__Record list__
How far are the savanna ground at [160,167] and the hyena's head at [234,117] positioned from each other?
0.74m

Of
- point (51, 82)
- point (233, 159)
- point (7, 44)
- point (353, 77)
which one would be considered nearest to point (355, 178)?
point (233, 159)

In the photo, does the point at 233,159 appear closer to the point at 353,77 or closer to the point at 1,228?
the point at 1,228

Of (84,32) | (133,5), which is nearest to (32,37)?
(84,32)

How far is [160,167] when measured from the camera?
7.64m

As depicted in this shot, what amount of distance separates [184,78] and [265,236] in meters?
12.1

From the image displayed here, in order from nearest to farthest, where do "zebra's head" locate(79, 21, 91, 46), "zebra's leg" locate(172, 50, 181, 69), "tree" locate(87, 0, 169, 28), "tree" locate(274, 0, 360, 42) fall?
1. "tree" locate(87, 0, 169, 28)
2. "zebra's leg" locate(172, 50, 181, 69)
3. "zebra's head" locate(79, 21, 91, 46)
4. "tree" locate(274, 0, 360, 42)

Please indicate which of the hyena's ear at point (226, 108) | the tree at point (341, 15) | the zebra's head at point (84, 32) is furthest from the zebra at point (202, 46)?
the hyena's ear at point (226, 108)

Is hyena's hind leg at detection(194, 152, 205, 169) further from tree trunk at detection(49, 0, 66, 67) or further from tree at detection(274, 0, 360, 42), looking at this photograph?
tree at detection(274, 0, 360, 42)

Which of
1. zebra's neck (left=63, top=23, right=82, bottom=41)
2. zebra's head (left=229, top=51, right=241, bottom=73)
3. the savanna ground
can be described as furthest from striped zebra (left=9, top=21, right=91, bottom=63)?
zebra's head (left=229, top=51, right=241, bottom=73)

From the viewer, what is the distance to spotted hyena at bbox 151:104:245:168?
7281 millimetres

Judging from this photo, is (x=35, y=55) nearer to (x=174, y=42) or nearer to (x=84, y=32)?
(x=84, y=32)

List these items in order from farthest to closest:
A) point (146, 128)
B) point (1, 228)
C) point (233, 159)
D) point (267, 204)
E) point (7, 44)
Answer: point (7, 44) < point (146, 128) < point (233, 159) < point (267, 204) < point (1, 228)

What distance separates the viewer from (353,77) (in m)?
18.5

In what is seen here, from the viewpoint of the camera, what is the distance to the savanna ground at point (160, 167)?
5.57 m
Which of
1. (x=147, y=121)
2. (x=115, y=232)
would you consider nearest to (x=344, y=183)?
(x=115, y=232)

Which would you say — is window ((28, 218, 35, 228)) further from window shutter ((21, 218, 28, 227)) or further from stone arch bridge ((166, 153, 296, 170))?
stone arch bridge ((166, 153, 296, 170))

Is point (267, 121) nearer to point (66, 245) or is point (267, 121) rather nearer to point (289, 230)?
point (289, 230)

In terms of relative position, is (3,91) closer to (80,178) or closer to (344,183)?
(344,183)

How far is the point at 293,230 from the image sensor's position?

__Do this__
Starting with the line that contains "In what is seen" and continuing through the end of the lines above, lay out those lines as a numbered list, leaving out any blank lines.

__Output below__
1. In what is seen here, from the viewpoint of the camera, what is the distance to the savanna ground at point (160, 167)?
2. 5.57 m
3. Which of
4. 1. (x=147, y=121)
5. 2. (x=115, y=232)
6. would you consider nearest to (x=344, y=183)?
7. (x=115, y=232)
8. Which would you say — is window ((28, 218, 35, 228)) further from window shutter ((21, 218, 28, 227)) or further from stone arch bridge ((166, 153, 296, 170))?
9. stone arch bridge ((166, 153, 296, 170))
10. Is point (267, 121) nearer to point (66, 245) or is point (267, 121) rather nearer to point (289, 230)?
11. point (289, 230)
12. In terms of relative position, is (3,91) closer to (80,178) or closer to (344,183)?
13. (344,183)
14. How far is the point at 293,230 from the image sensor's position?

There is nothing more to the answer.